Is bag-of-words the same thing as document term matrix?
I have a training data set that consists of many files. I want to read all of them into a data structure (hash map?) to create a bag-of-words model for a particular class of documents, either science, religion, sports, or sex, in preparation for a perceptron implementation.

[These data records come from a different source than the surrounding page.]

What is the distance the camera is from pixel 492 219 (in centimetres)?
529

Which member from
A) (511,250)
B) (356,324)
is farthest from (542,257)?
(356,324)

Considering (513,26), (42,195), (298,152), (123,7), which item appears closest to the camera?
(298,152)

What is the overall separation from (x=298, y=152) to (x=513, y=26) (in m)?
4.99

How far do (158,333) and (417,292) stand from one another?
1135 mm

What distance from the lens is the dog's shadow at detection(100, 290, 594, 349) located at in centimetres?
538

Right now I have the simplest of simple Java I/o constructs, I.e.
String text;
BufferedReader br = new BufferedReader(new FileReader("file"));
while ((text = br.readLine()) != null)
{
//read in multiple files
//generate a hash map with each unique word
//as a key and the frequency with which that
//word appears as the value
}
So what I want to do is read input from multiple files in a directory and save all the data to one underlying structure, how to do that? Should I write it out to a file somewhere?

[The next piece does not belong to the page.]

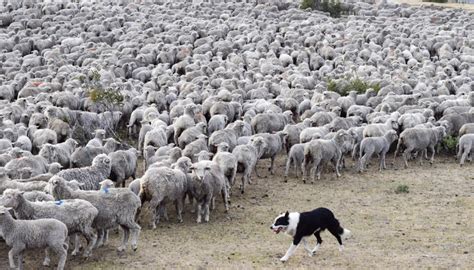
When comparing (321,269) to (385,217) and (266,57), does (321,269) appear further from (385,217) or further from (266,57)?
(266,57)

I think a hashmap, as I described in the comments of the code above would work, based on my understanding of bag-of-words. Is that right? How could I implement such a thing to sych with the reading of input from multiple files. How should I store it so I can later incorporate that into my perceptron algorithm?
I've seen this done like so:
String names = new String[]{"a.txt", "b.txt", "c.txt"};
StringBuffer strContent = new StringBuffer("");
for (String name : names) {
File file = new File(name);
int ch;
FileInputStream stream = null;
try {
stream = new FileInputStream(file);
while( (ch = stream.read()) != -1) {
strContent.append((char) ch);
}
} finally {
stream.close();
}
}
But this is a lame solution because you need to specify in advance all the files, I think that should be more dynamic. If possible.
You can try below program, its dynamic, you just need to provide your directory path.
public class BagOfWords {
ConcurrentHashMap<String, Set<String>> map = new ConcurrentHashMap<String, Set<String>>();
public static void main(String[] args) throws IOException {
File file = new File("F:/Downloads/Build/");
new BagOfWords().iterateDirectory(file);
}
private void iterateDirectory(File file) throws IOException {
for (File f : file.listFiles()) {
if (f.isDirectory()) {
iterateDirectory(file);
} else {
// Read File
// Split and put it in a set
// add to map
}
}
}
}